— Problema assegnato 1 —
Sostituisci "bounding box" con "riquadro" nei record che vanno dalla riga che contiene "How widely are" fino alla fine dei record, inclusi entrambi gli estremi, e riscrivi solo quelle righe senza cambiare nient'altro.

— Segmento del documento —
# # # #

Nessun errore, allora? O rimpianto?
Non si può certo essere orgogliosi dell’appoggio che gli Stati Uniti hanno dato al regime di Mubarak al Cairo. Quell’uomo ha ottenuto ancora il gettone dell’America anche se mantiene in piedi un regime autoritario terribile. È impossibile fare quadrato con la sincera fede nella libertà di Bush e l’indulgenza concessa a Mubarak. L’appoggio che gli Stati Uniti danno a quel leader non era necessario. In Egitto si doveva fare meglio. Questa è una macchia nella nostra diplomazia della libertà.

Il Medio Oriente rimarrà una priorità strategica degli Usa chiunque diventi il prossimo presidente. Come si sono mossi finora i candidati su questo punto?
Ci sarebbe sicuramente una certa continuità tra Bush e McCain se quest’ultimo fosse eletto presidente. McCain, tuttavia, è un nazionalista americano. Non credo che condividerebbe appieno quella speranza per la libertà degli arabi e degli islamici che è stata così cara all’attuale presidente. Come Bush, McCain difenderebbe gli interessi degli Stati Uniti nella regione, proseguirebbe la guerra al terrore, e rimarrebbe in Iraq. Ma la fede quasi religiosa nella libertà che ha animato la diplomazia di Bush non sopravviverà alla sua presidenza.

Come vede invece il favorito dei Democratici, Barack Obama?

# # # #

— Dati di ragionamento spaziale basati su immagini —
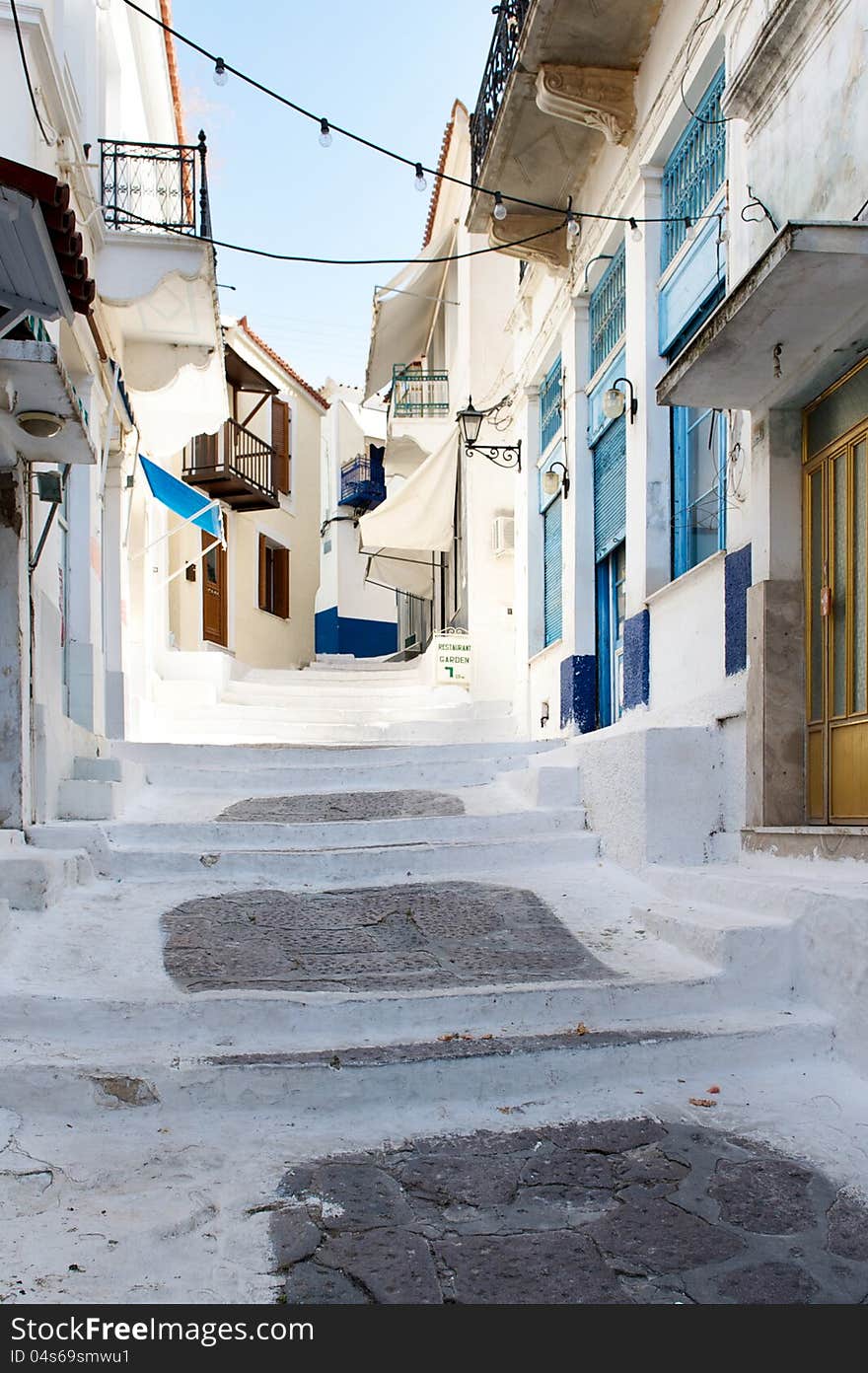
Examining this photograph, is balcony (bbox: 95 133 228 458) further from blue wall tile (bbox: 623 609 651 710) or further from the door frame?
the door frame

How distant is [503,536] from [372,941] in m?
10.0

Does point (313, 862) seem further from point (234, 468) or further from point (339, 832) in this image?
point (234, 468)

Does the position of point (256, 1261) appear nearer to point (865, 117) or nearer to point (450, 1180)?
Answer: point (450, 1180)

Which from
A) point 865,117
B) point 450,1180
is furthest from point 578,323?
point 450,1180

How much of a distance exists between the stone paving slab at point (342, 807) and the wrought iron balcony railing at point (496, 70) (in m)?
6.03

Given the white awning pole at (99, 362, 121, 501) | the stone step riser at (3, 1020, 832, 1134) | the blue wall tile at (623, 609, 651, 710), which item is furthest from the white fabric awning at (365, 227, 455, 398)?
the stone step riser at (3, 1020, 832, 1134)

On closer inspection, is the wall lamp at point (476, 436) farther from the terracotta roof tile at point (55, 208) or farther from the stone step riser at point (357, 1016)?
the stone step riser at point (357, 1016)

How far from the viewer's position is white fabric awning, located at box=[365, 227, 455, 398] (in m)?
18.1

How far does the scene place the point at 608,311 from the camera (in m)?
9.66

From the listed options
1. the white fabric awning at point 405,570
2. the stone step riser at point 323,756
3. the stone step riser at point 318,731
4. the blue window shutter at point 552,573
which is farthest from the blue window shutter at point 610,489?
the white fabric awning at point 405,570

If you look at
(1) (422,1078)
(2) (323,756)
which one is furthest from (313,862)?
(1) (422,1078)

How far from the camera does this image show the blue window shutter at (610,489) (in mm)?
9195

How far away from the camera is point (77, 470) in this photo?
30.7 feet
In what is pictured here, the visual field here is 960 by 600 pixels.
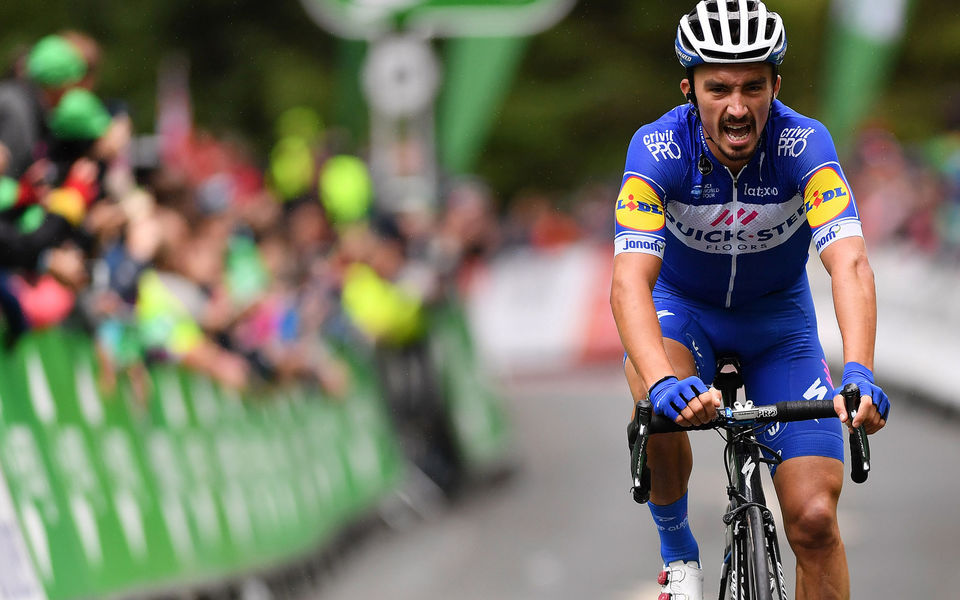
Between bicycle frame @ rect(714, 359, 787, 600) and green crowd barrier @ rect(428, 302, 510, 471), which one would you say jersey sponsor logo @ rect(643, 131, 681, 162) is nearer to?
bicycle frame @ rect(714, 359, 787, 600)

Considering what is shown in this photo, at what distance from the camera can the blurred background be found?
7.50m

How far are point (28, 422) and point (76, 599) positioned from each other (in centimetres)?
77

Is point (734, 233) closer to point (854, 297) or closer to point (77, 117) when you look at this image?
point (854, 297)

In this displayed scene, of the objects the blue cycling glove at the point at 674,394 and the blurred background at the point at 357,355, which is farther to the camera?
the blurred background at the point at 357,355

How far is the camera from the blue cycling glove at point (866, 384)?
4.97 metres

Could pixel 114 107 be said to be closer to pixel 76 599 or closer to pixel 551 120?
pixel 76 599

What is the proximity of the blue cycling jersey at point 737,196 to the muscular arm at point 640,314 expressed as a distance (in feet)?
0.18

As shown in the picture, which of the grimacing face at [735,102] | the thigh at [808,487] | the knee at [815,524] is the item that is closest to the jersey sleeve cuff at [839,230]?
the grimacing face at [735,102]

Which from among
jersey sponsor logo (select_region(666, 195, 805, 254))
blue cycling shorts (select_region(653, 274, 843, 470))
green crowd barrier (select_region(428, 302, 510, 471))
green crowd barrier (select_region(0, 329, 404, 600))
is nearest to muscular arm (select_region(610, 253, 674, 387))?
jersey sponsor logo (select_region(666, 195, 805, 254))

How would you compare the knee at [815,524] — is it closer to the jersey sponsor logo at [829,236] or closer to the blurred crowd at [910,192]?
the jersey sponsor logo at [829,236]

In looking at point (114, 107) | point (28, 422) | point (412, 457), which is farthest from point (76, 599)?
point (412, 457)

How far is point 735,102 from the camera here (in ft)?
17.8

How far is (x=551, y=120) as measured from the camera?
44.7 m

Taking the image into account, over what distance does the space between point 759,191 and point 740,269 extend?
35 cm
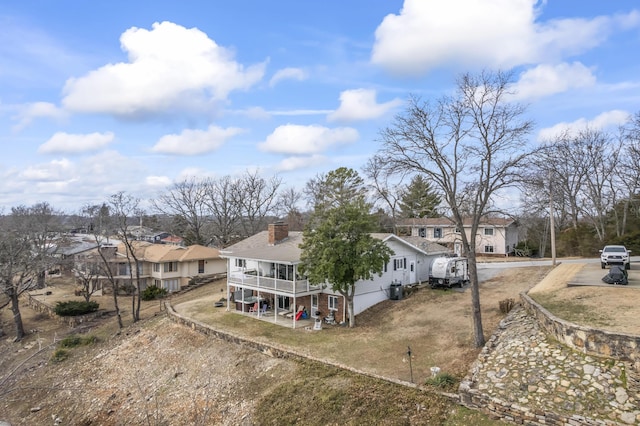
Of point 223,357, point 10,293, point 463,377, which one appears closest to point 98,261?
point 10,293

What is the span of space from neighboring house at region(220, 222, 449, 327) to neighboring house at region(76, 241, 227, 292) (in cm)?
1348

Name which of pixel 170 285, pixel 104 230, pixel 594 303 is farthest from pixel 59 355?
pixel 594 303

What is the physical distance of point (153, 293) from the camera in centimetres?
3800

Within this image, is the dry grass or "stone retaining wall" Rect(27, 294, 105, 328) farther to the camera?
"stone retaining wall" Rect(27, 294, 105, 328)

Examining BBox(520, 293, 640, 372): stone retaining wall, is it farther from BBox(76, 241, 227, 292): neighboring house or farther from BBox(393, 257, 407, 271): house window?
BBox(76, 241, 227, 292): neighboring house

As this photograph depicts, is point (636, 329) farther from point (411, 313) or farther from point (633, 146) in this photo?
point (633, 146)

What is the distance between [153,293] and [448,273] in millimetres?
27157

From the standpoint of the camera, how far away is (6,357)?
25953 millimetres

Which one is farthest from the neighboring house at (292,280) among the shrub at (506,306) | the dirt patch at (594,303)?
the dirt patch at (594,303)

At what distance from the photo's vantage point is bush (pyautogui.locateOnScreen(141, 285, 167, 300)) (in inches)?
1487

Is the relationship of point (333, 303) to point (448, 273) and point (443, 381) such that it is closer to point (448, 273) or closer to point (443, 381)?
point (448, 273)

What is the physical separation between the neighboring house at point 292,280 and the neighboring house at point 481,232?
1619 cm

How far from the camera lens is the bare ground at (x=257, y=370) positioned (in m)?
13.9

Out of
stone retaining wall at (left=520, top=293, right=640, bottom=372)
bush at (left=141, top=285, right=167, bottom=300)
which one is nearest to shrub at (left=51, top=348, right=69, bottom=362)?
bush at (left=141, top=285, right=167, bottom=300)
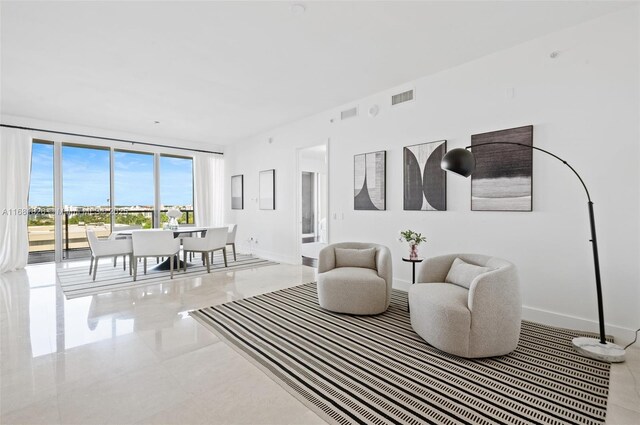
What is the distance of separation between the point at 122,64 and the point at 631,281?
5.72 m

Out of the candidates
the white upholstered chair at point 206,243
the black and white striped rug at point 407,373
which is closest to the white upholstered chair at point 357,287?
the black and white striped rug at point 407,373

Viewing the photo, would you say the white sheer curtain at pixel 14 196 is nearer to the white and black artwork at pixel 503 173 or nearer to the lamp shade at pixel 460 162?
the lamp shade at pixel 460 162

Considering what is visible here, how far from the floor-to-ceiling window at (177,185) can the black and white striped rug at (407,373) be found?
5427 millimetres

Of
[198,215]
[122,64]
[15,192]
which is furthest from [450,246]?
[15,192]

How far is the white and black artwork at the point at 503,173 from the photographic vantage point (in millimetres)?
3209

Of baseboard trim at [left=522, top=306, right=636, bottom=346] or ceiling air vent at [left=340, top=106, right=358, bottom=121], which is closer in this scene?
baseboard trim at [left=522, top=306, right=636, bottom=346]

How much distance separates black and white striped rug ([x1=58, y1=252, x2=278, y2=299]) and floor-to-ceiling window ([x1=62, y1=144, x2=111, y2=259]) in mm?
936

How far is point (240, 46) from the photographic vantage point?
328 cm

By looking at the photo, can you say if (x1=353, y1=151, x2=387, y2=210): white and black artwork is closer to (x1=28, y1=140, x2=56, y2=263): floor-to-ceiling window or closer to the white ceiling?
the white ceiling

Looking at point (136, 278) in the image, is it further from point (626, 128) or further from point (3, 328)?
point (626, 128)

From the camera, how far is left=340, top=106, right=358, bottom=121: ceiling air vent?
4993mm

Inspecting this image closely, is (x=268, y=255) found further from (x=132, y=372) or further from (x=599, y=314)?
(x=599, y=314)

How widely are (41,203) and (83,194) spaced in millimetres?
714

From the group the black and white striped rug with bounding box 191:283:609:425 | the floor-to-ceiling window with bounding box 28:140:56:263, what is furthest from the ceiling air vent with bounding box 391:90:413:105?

# # # #

— Problema assegnato 2 —
Traduci in inglese questa frase del segmento del documento: "McCain, tuttavia, è un nazionalista americano."

— Risposta completa 1 —
How widely are (41,203) and (83,194) spaced in millimetres?
714

From the group the black and white striped rug with riquadro 191:283:609:425 | the floor-to-ceiling window with riquadro 28:140:56:263, what is furthest from the ceiling air vent with riquadro 391:90:413:105?

— Risposta completa 2 —
McCain, however, is an American nationalist.